# Gauss's law not making sense

If we have a point charge and outside of it we have a non-conducting Gaussian sphere, then Gauss's law says that the net flux should be zero. I agree that the total field lines coming in are equal to the number of field lines coming out, but isn't it true that the magnitude of the electric field at those segments of the sphere where the field is coming in is greater than those where it is coming out? So when we integrate, wouldn't these areas, having a greater electric field, contribute more to the net flux? I don't see why they would cancel each other out.

• Flux depends on area. Those segments of the sphere with a high electric field should have lower area than the segments with lower electric fields. – Mark Fantini Jan 31 '15 at 2:13
• Well, half of the sphere would have field lines coming in and these would be more intense, wouldn't they? – Simeon Jan 31 '15 at 2:15
• Why would they be more intense? – Mark Fantini Jan 31 '15 at 2:16
• in highly qualitative terms, if the charge is positive, the field going inward is more intense, but on a smaller surface, while the outgoing field is weaker, but on a larger surface element. – Phoenix87 Jan 31 '15 at 2:16
• You can't have a state with parallel, non-constant electric field without a local charge density. In terms of field lines, the spacial density represents the strength, so the only way they can be parallel and getting weaker is if some fraction of the lines end which only happens on charges. – dmckee --- ex-moderator kitten Jan 31 '15 at 3:36

I agree that the total field lines coming in are equal to the number of field lines coming out

To be sure, do you agree that no field line entering fails to exit or any field line exiting fails to enter? That is, do you agree that no field line originates or terminates within the volume enclosed by the sphere?

but isn't it true that the magnitude of the electric field at those segments of the sphere where the field is coming in is greater than those where it is coming out?

That's essentially irrelevant. If no field lines entering terminate within the volume and no field lines leaving originate within the volume, the net flux through the surface is zero.

What would happen, however, if instead of a point charge, we had a uniform electric field (with parallel field lines), which falls of as 1/r.

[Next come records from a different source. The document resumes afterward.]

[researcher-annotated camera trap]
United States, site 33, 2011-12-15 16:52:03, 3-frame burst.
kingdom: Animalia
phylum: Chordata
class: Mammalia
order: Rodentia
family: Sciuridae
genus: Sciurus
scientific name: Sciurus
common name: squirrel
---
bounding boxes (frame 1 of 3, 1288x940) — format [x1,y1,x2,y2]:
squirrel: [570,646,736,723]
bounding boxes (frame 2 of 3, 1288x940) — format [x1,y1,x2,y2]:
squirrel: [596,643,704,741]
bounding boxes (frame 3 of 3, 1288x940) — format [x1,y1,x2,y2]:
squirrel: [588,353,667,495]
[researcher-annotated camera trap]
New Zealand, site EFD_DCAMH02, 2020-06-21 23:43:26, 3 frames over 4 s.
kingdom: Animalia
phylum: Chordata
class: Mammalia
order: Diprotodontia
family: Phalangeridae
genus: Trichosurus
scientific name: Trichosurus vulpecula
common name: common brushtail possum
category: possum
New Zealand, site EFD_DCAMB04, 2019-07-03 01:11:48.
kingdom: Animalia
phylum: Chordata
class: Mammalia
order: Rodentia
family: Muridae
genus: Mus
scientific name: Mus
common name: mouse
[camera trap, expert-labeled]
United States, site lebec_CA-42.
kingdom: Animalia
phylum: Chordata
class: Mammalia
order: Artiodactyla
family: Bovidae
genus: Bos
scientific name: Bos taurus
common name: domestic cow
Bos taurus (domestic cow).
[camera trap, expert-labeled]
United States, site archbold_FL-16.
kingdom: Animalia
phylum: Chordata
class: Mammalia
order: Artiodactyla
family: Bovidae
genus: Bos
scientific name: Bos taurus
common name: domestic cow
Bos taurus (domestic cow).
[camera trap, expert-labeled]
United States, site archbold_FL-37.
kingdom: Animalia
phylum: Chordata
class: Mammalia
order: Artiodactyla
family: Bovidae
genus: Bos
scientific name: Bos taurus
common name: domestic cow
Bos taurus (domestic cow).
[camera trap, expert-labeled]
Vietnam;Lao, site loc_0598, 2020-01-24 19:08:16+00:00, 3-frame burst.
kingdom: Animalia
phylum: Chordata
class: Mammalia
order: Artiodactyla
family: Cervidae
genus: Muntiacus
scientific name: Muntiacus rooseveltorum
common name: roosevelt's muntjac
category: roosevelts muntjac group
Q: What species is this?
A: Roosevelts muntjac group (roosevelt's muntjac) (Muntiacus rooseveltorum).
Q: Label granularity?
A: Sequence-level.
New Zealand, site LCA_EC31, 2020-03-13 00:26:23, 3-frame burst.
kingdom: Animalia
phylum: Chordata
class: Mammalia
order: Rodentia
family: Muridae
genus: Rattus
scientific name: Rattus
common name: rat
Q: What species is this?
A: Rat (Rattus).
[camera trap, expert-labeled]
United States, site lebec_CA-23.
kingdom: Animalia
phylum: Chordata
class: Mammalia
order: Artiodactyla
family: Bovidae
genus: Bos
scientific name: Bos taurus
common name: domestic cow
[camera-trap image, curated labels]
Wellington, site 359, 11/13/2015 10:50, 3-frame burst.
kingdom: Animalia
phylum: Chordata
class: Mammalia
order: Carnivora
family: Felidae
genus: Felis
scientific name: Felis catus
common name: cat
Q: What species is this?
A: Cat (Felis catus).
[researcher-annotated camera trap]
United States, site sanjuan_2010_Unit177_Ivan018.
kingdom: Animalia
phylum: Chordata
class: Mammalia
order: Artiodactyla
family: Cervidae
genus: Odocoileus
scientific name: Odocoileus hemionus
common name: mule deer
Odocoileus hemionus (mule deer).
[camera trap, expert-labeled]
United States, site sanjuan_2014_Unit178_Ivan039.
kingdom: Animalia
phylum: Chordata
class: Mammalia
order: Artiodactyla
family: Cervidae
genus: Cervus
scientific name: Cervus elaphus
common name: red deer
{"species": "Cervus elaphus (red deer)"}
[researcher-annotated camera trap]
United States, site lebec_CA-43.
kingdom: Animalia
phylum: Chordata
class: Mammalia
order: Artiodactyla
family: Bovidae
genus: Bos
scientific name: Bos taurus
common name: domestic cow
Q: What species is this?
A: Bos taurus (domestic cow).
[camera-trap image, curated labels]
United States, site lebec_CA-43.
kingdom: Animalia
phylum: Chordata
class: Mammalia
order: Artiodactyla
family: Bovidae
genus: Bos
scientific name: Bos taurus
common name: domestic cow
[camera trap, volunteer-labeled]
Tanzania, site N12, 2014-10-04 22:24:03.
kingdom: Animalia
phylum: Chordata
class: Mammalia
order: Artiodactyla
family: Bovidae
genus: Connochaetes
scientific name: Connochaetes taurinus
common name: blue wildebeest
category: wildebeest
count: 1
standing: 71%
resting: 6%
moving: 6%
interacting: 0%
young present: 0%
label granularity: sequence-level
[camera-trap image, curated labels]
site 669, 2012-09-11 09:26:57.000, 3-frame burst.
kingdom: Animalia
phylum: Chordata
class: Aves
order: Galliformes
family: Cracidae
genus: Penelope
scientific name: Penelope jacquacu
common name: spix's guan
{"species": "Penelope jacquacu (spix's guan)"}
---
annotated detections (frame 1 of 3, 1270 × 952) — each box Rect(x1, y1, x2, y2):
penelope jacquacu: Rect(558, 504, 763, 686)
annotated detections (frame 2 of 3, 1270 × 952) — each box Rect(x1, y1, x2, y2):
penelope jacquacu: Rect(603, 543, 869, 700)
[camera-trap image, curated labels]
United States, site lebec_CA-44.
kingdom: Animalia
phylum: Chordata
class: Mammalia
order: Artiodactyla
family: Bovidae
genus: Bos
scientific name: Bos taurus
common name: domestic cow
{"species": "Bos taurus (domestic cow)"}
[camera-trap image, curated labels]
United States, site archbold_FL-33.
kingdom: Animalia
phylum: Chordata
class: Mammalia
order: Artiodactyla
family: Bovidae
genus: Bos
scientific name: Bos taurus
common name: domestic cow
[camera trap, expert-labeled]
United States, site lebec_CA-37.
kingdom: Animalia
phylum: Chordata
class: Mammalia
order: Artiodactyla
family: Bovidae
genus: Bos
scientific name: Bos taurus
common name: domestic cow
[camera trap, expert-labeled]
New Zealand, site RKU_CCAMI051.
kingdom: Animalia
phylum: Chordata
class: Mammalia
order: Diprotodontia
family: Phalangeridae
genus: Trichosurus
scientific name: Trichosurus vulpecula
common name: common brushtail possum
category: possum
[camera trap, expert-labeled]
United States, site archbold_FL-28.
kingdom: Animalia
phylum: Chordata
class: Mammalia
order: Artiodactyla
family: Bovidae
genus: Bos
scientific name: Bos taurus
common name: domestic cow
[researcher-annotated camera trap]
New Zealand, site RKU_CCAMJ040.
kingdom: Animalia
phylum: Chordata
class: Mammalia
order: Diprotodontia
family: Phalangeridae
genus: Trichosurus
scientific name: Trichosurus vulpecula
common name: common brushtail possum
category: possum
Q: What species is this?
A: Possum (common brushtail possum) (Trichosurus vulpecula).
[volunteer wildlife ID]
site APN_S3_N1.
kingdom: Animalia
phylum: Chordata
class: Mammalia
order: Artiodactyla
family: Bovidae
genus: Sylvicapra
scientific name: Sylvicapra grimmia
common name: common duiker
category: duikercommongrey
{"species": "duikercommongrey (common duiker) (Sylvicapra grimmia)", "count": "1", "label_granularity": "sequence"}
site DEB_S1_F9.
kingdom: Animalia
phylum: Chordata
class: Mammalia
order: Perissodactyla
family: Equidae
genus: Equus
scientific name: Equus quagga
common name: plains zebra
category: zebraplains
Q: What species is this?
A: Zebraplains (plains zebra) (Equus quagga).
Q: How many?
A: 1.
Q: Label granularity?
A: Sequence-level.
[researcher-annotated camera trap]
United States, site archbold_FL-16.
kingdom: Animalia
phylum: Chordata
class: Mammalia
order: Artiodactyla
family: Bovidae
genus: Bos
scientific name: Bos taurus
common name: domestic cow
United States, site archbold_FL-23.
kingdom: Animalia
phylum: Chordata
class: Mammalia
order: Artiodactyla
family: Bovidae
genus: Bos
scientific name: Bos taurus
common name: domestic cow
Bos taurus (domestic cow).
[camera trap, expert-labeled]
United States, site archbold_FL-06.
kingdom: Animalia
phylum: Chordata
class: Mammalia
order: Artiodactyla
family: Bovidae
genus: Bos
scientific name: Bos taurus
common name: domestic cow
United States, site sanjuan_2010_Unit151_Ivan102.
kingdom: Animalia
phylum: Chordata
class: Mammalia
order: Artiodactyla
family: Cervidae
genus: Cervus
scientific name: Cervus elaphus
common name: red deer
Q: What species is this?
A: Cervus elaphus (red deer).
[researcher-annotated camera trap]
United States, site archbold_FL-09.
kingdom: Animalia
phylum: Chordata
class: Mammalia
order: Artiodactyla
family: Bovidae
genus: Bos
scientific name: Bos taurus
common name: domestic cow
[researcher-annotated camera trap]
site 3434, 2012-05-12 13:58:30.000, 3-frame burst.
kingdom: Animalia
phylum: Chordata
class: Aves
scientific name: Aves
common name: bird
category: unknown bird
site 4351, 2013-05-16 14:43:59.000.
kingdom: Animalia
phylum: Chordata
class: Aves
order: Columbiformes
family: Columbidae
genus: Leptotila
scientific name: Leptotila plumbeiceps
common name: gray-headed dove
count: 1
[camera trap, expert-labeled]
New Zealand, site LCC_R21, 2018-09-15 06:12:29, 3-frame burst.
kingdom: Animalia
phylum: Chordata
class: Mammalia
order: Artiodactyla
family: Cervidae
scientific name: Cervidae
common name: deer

Then in that case, there must be more flux coming in than out?

Generally, a uniform electric field means that there is no spatial dependence; an electric field that falls of as $\frac{1}{r}$ is thus not a uniform electric field.

Let's stipulate that the electric field is of the form

$$\vec E = \frac{k}{x}\hat x$$

See that the field lines are parallel to the $x$ axis and fall off as $\frac{1}{x}$.

The divergence of this field is then

$$\nabla \cdot \vec E = -\frac{k}{x^2} = \frac{\rho(x)}{\epsilon_0}$$

So, while you're correct that the net flux through a closed surface is non-zero, it's also clear that there is a non-zero charge density enclosed since $\rho(x) \ne 0$.

Thus, by Gauss' law, there must be a non-zero flux through the closed surface.